Спрашивается, как же все-таки по-большевистски может случиться, что все то мерзостное двуличие и наглое преступление теперешней советской власти и партии коммунистов-большевиков, которое ими совершается в отношении трудящихся масс на путях политического управления, может быть другим в отношении этих масс на путях духовного воспитания. Мне кажется, что другим все это сделаться не может. Оно должно остаться и на этих путях тем, чем оно есть на самом деле. А что это так, об этом довольно определенно говорит нам то, что трудовой народ в СССР до сих пор не спокоен за свою революционную совесть, которую власть и партия коммунистов-большевиков силою уродует, стараясь заменить ее своею по программе выработанною партийною совестью.

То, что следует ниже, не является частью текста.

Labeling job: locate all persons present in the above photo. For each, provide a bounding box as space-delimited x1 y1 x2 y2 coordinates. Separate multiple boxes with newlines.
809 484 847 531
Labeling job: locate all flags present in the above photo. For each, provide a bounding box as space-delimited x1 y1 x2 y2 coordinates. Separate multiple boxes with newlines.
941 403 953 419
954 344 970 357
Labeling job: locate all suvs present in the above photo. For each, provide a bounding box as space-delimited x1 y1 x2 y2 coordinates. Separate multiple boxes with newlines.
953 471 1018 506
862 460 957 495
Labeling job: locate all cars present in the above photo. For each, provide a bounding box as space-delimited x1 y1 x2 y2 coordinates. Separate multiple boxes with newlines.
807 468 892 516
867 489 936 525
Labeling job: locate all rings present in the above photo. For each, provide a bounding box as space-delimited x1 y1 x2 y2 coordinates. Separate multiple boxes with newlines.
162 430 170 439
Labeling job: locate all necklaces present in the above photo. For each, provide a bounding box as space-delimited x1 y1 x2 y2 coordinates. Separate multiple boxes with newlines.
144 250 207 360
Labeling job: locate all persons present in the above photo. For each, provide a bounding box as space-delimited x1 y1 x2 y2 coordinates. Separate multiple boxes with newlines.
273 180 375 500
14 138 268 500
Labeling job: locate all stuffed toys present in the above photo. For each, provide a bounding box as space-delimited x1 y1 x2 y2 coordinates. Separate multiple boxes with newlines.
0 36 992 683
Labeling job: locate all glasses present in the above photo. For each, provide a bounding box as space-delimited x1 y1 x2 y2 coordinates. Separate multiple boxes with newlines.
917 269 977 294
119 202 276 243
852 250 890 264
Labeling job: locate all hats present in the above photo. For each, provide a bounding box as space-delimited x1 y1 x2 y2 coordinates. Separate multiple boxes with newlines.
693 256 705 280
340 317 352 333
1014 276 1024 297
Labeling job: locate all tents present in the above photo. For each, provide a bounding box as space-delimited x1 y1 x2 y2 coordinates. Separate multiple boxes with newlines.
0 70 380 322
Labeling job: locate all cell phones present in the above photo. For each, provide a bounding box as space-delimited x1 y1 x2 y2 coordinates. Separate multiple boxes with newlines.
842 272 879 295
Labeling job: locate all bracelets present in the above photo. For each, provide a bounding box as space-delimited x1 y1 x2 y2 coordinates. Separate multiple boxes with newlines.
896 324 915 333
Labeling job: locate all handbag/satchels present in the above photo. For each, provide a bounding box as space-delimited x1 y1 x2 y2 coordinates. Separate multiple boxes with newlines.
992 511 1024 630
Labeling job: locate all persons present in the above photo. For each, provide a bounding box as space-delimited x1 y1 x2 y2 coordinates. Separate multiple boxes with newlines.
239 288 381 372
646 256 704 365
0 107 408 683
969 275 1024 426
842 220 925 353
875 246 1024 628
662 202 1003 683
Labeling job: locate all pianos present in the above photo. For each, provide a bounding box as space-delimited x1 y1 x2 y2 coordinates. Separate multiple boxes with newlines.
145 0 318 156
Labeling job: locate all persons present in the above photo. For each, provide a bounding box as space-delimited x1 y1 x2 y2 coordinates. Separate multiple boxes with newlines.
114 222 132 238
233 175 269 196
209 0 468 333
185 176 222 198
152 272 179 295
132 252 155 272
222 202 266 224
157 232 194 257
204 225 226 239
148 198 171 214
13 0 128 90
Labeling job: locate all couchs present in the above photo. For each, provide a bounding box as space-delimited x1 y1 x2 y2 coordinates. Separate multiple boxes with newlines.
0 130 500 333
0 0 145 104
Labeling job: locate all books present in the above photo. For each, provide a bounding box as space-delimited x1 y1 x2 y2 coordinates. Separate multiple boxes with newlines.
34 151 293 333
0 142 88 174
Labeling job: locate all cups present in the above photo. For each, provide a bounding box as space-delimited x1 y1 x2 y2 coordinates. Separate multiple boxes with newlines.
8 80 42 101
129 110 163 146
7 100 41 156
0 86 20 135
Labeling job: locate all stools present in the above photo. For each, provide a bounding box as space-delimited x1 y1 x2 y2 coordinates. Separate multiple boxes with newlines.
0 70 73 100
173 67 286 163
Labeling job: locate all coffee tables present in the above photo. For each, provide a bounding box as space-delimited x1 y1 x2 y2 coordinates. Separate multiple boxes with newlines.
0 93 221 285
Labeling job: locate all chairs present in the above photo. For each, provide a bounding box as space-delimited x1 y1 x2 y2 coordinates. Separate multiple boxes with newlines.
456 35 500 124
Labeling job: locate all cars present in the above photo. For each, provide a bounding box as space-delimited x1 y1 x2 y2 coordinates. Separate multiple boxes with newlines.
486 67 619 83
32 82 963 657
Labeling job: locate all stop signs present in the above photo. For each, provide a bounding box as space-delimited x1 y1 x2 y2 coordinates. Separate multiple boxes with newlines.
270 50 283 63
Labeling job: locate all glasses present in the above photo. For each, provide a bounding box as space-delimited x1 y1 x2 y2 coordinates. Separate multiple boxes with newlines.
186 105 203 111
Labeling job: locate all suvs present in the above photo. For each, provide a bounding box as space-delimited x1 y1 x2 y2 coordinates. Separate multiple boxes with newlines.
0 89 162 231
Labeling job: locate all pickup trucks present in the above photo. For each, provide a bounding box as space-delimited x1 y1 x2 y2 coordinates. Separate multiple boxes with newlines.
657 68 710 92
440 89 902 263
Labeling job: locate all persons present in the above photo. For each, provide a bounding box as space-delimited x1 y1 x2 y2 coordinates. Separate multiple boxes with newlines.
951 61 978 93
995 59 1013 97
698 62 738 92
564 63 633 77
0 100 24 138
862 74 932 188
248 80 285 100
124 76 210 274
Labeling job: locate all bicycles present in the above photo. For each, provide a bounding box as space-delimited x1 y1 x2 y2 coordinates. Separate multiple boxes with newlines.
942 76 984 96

От этого положение власти еще более ухудшается, т. е. становится более глупым, чем оно было ранее, при ее начальном выявлении своего деспотического существа, когда советская власть, под стратегическим и организационным водительством партии коммунистов-большевиков только подготовлялась к духовному воспитанию политически и экономически ею же порабощенною трудового народа.
Естественно, что это положение теперешней советской власти обусловливает и ее будущее. А это говорит о том, что будущего у власти нет; ибо для того, чтобы иметь будущее, нужно иметь на лицо благоприятное настоящее. А у власти настоящее настолько неблагоприятное для жизни миллионов тружеников, что из-за него можно ожидать чуть не каждый год новых народных кровавых восстаний и революции именно против советской власти, против партии коммунистов-большевиков и установленного ими в стране правопорядка. Несомненно, что этот дух восстаний и революций в трудовом народе в СССР должен быть поддержан каждым революционером, каждым революционно-настроенным пролетарием, однако, не для того, чтобы этой поддержкой могли воспользоваться контрреволюционеры и враги трудящегося люда. Дух восстаний и революции в трудовом народе в СССР должен поддержан быть для того, чтобы сменить тот безответственный в отношении революции и безумный в отношении трудящихся правопорядок, который установила власть, под водительством партии коммунистов-большевиков и при котором жить свободно и независимо могут только члены этой партии и наемные защитники этой власти.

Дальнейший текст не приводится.